After a comfortable 50-7 victory over Canada in their Rugby World Cup opener, Ireland travel to Wembley on Sunday to take on Romania. Another easy, bonus-point win is expected for the men in green against the 17th-ranked side in the world but they will want to produce an impressive display to keep up their momentum.
The team, it is a-changing
All the noises coming from the Ireland coaching staff is that there will be a number of changes to the XV that started against Canada as head coach Joe Schmidt tries to give the majority of his squad some playing time. There will be distinctly tougher tests than the Romanians to come, so Schmidt must balance keeping his troops fresh with keeping them match-sharp.
Becks is watching over you Sean
In the build-up to Sunday’s game, Ireland are based at the Football Association’s £100million St George’s Park training complex where pictures of England football greats adorn the walls. A photo of David Beckham is plastered above Sean Cronin’s bed although whether Goldenballs’ watchful eye will help Cronin when he’s between the white lines remains to be seen.

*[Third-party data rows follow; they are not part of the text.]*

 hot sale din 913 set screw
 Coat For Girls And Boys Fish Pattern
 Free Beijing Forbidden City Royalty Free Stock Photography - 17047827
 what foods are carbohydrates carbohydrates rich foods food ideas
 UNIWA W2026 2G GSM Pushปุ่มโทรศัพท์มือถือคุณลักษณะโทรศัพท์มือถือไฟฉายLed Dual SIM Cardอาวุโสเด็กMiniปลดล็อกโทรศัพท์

Jonathan Sexton was sublime in pulling the strings as the men in green romped to victory over Canada – seemingly in mid-tournament form from the opening whistle. If the talismanic number ten isn’t rested against Romania, it will be fascinating to see how he follows up that display.
Coming out of his Cave
Versatile centre Darren Cave could be in line for his World Cup debut after missing out on a starting berth against Canada to Luke Fitzgerald. The Ulsterman is always a danger with ball in hand and if, as expected, he starts outside the returning Robbie Henshaw in the number 13 shirt then he will be keen to put the Romanians to the sword.
134 years and counting
Old rivals England and Wales have been squaring off on the rugby pitch for 134 years – the first clash between the sides coming in February 1881. But Saturday evening’s clash between the pair at Twickenham is one of the most important ever as they look to stay on track to qualify from a loaded Pool A that also includes Australia and Fiji.

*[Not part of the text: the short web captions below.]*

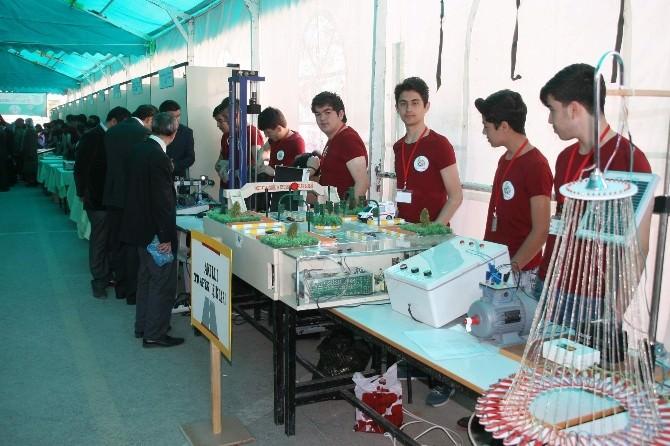 Yozgat Mimar Sinan Meslek Lisesi TÜBİTAK Bilim Fuarı Açıldı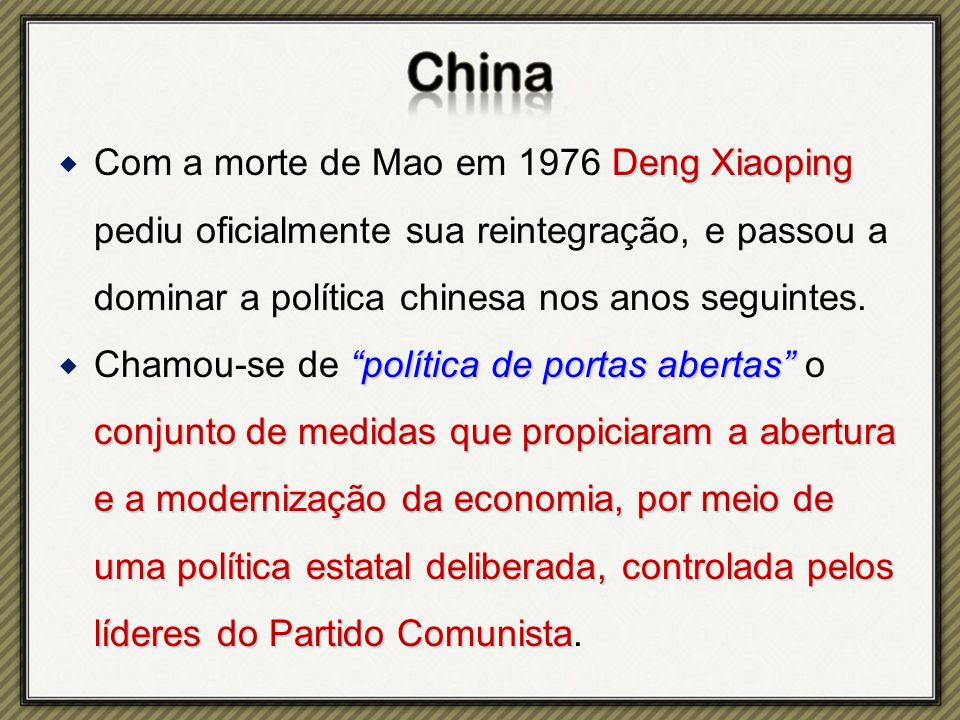 Com a morte de Mao em 1976 Deng Xiaoping pediu oficialmente sua reintegração, e passou a dominar a política chinesa nos anos seguintes.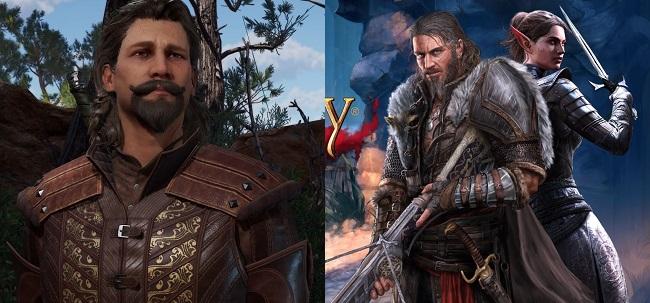 Comparison between Baldur's Gate 3 vs Divinity Original Sin 2
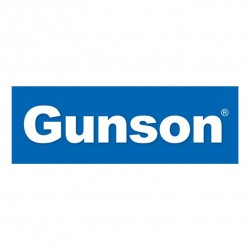 Brand image for Gunson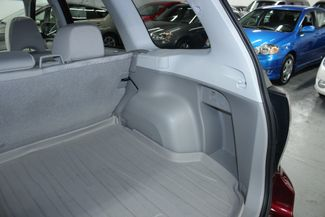 2010 Subaru Forester 2.5X Premium Kensington, Maryland 90
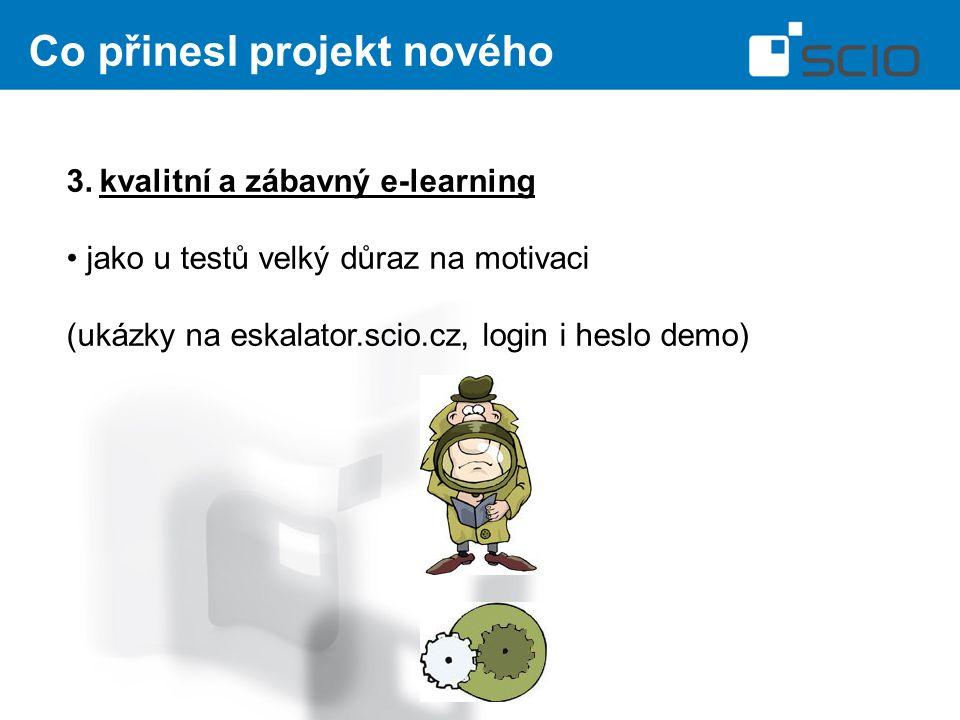 Co přinesl projekt nového 4.první ověřovací testy v ČR používající metodu IRT v zahraničí od 70.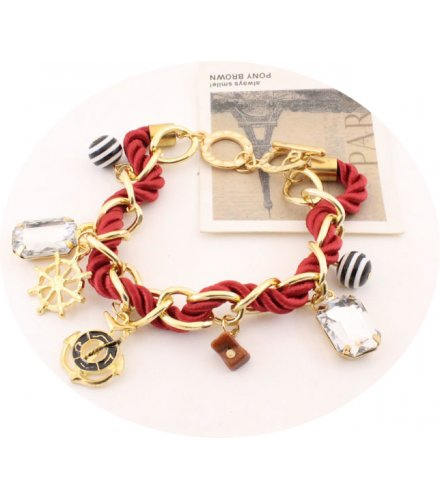 B563 - Crystal Multi-Element Woven Bracelet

Are the Brave Blossoms one-hit wonders?
Japan captured the hearts of the rugby world and caused the biggest shock in World Cup history by battling to a 34-32 victory over South Africa on Saturday. Now they will try to back that up with a win against a very beatable Scotland side, who finished bottom of this year’s Six Nations, in Gloucester on Wednesday.

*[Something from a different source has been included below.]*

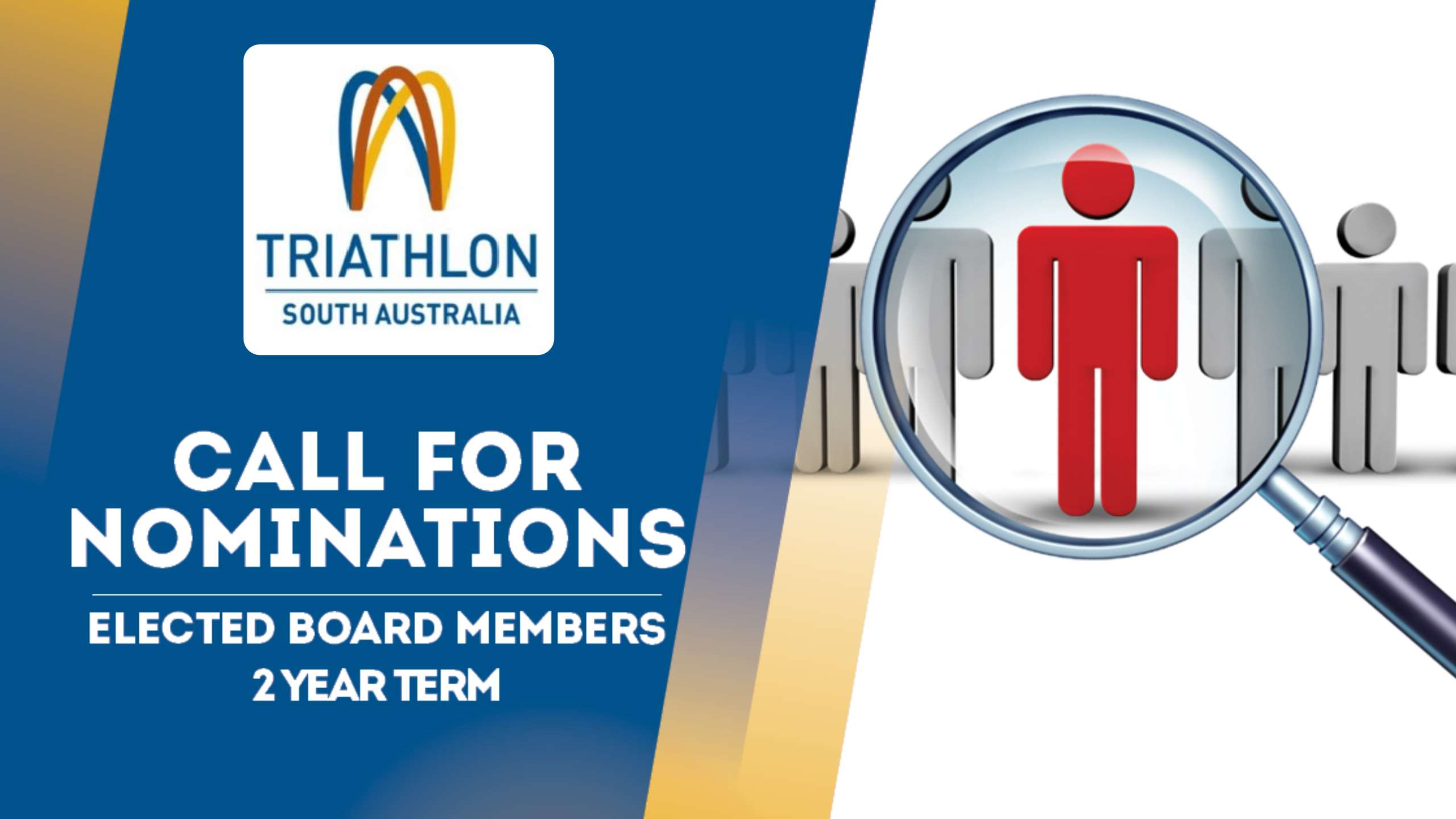 board nominations open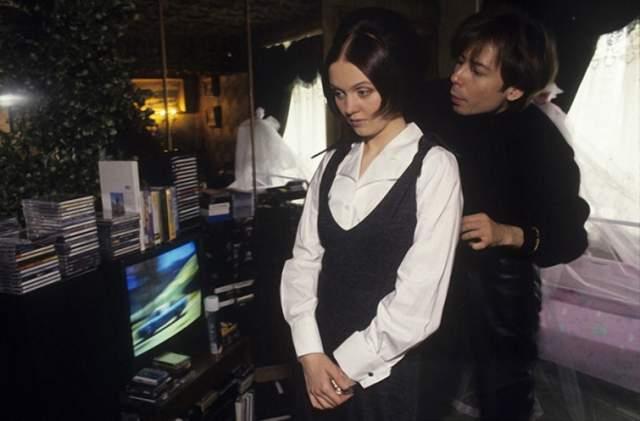 Сергей Зверев работает над образом певицы Валерии.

Sorry seems to be the hardest word
South Africa coach Heyneke Meyer apologised to a nation after the Springboks’ shock defeat to Japan but his countrymen will be far more interested in redemption than apologies.
A wounded Springbok is a dangerous animal and Samoa could well feel the full force of the South African wrath when the sides meet at Villa Park on Saturday.
New Zealand hold the record for most points scored in a Rugby World Cup match after putting 145 on the board against Japan in 1995 while Namibia conceded 143 to Australia back in 2003. The always-dangerous All Blacks face the Namibians at the Olympic Stadium on Thursday and another century could be on the cards.
Double the fun for Australia
On paper, Fiji and Uruguay are the weakest teams in Pool A but Australia will need to exhibit their powers of recovery as they prepare to face both teams in the space of five days. The exciting Fijians are first up at the Millennium Stadium on Wednesday before the Wallabies travel up to Birmingham to take on Uruguay on Sunday. Anything less than two bonus-point wins will be a disappointment.